## What you will do
Restate the listing below line for line and word for word, without the pictures.

..............................

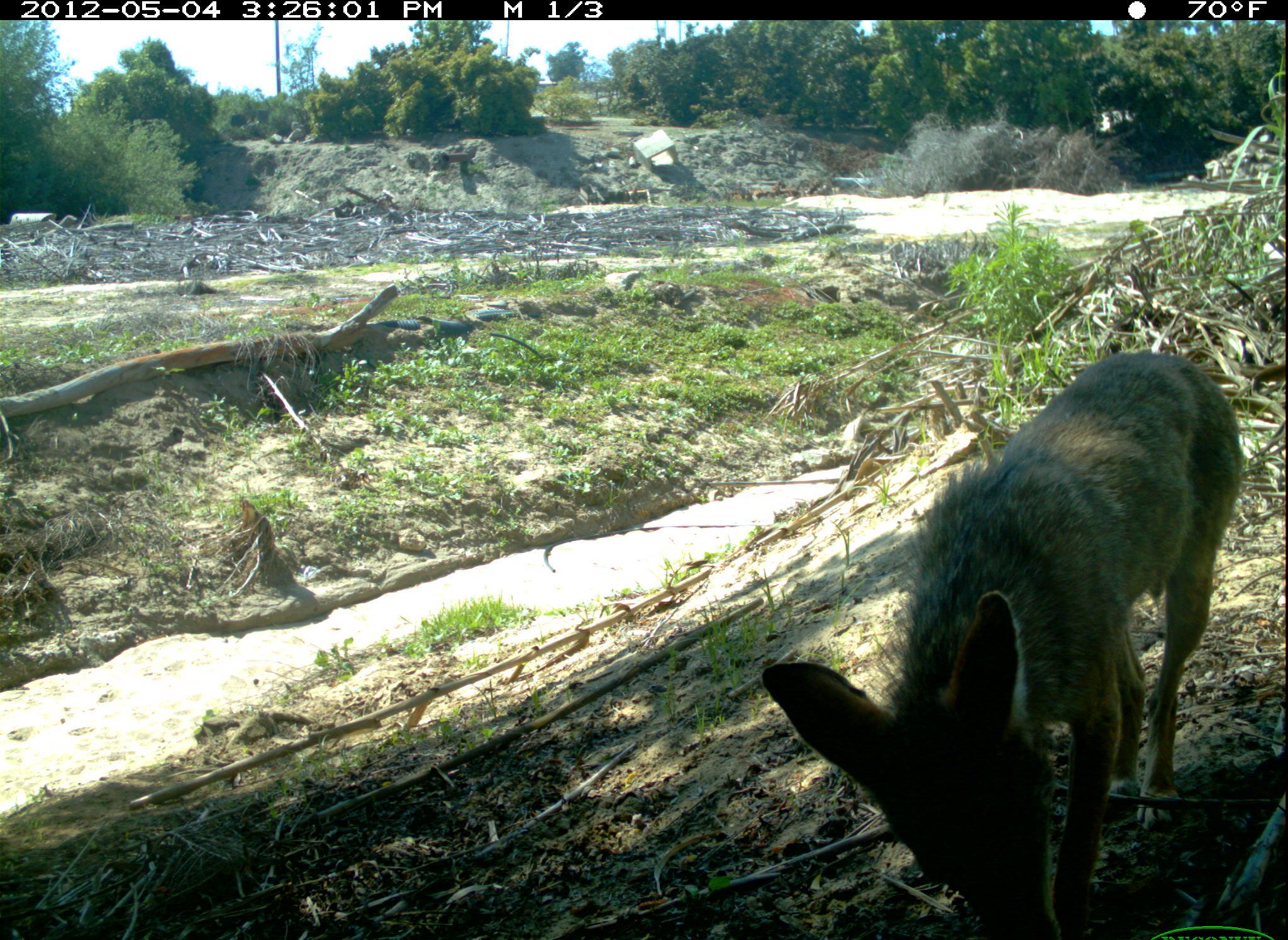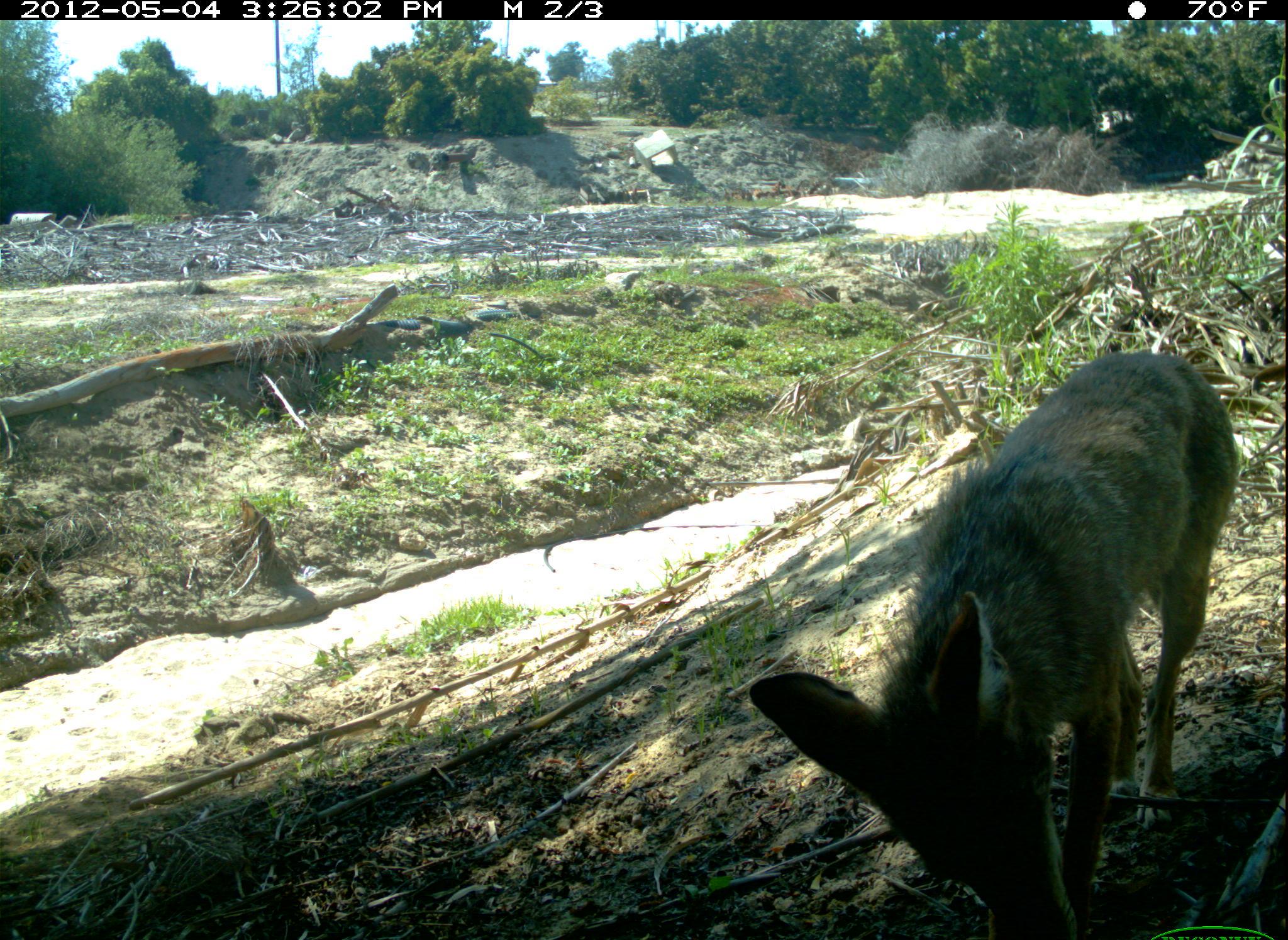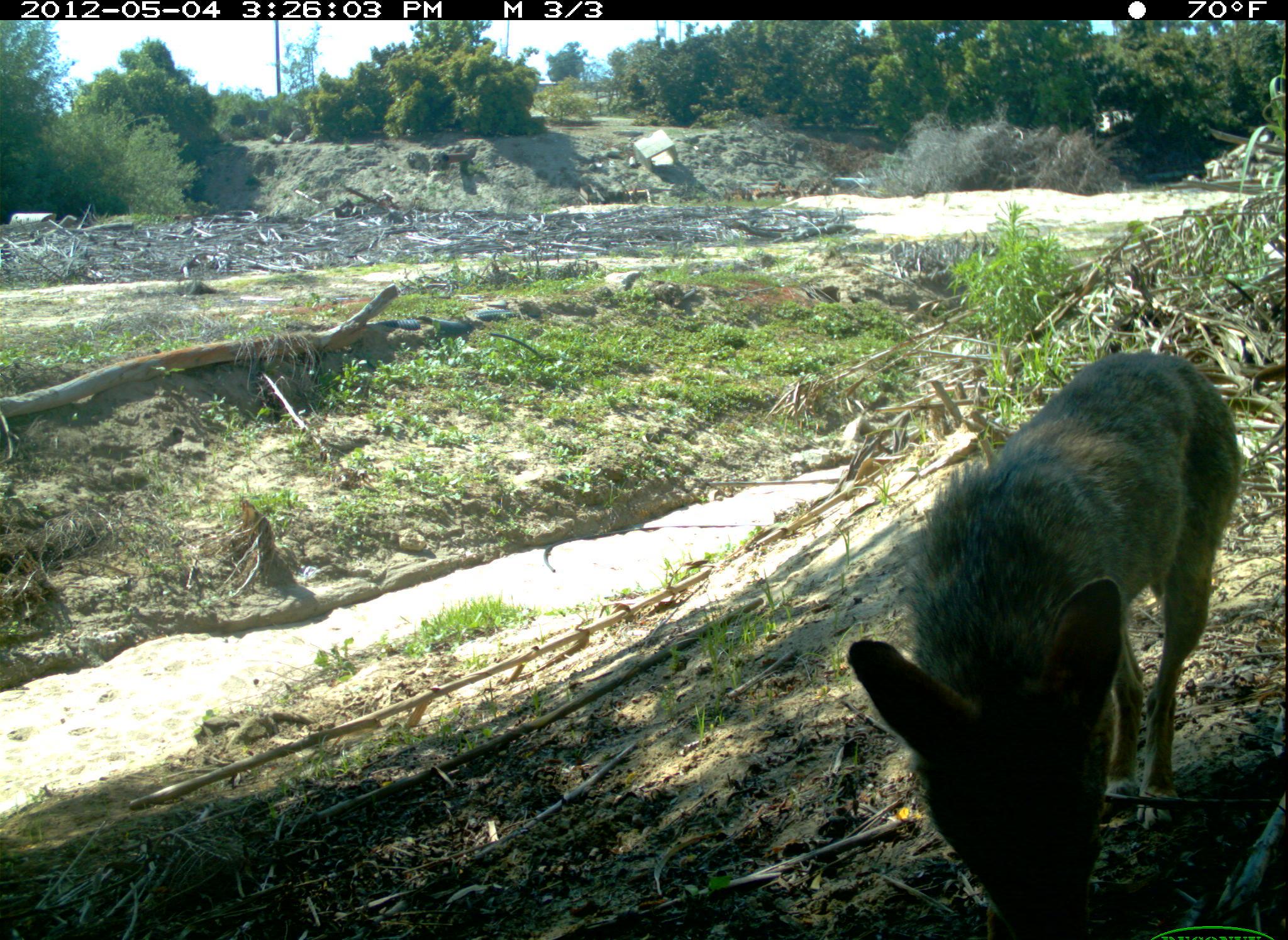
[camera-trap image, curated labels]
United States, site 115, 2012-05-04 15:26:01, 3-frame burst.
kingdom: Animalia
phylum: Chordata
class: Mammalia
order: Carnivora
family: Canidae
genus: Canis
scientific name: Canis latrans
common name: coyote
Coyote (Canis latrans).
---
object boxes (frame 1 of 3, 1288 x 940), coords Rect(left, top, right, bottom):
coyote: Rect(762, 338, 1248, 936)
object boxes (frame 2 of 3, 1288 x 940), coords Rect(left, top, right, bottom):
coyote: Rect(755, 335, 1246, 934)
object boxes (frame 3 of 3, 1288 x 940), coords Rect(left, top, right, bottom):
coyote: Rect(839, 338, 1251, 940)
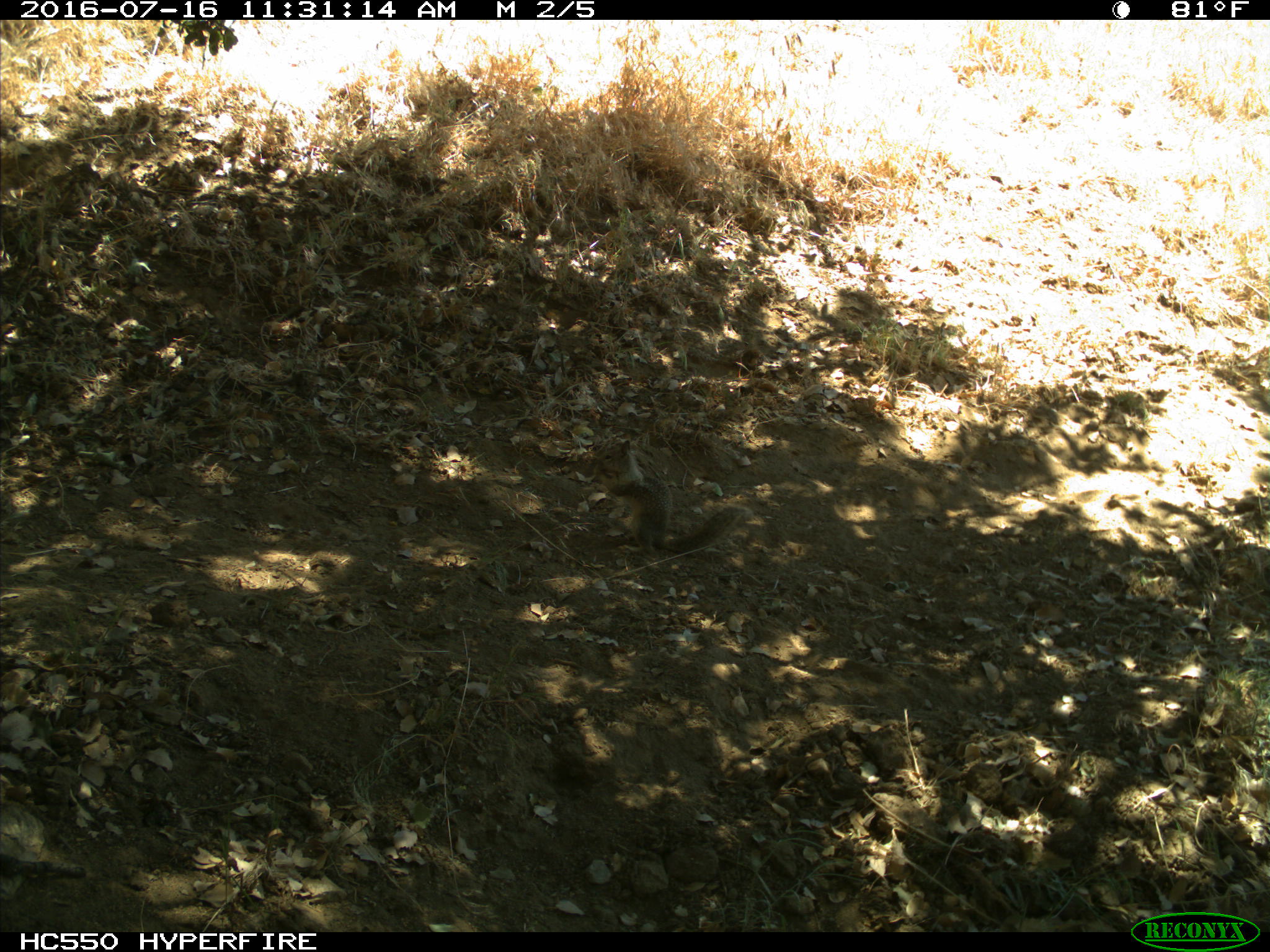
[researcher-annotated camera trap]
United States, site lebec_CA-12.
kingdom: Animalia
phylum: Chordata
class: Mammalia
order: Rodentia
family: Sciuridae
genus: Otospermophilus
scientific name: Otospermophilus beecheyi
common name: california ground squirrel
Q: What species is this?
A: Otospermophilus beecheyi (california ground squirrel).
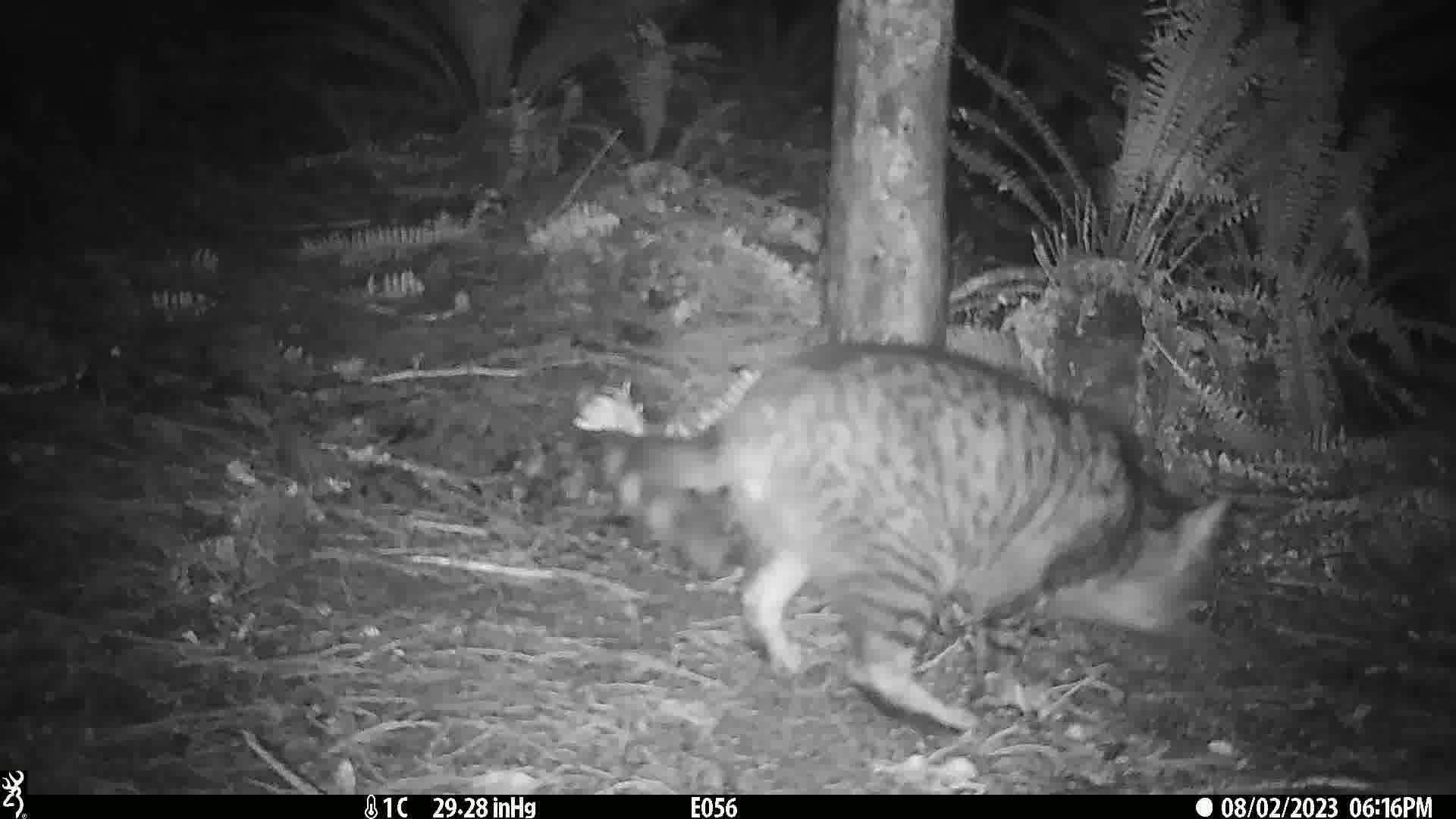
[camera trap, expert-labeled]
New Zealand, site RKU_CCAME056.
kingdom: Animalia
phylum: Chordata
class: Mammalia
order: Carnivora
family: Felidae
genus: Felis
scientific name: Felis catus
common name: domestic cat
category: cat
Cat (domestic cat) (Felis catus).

..............................

## Response to this exercise
[camera-trap image, curated labels]
United States, site 115, 2012-05-04 15:26:01, 3-frame burst.
kingdom: Animalia
phylum: Chordata
class: Mammalia
order: Carnivora
family: Canidae
genus: Canis
scientific name: Canis latrans
common name: coyote
Coyote (Canis latrans).
---
object boxes (frame 1 of 3, 1288 x 940), coords Rect(left, top, right, bottom):
coyote: Rect(762, 338, 1248, 936)
object boxes (frame 2 of 3, 1288 x 940), coords Rect(left, top, right, bottom):
coyote: Rect(755, 335, 1246, 934)
object boxes (frame 3 of 3, 1288 x 940), coords Rect(left, top, right, bottom):
coyote: Rect(839, 338, 1251, 940)
[researcher-annotated camera trap]
United States, site lebec_CA-12.
kingdom: Animalia
phylum: Chordata
class: Mammalia
order: Rodentia
family: Sciuridae
genus: Otospermophilus
scientific name: Otospermophilus beecheyi
common name: california ground squirrel
Q: What species is this?
A: Otospermophilus beecheyi (california ground squirrel).
[camera trap, expert-labeled]
New Zealand, site RKU_CCAME056.
kingdom: Animalia
phylum: Chordata
class: Mammalia
order: Carnivora
family: Felidae
genus: Felis
scientific name: Felis catus
common name: domestic cat
category: cat
Cat (domestic cat) (Felis catus).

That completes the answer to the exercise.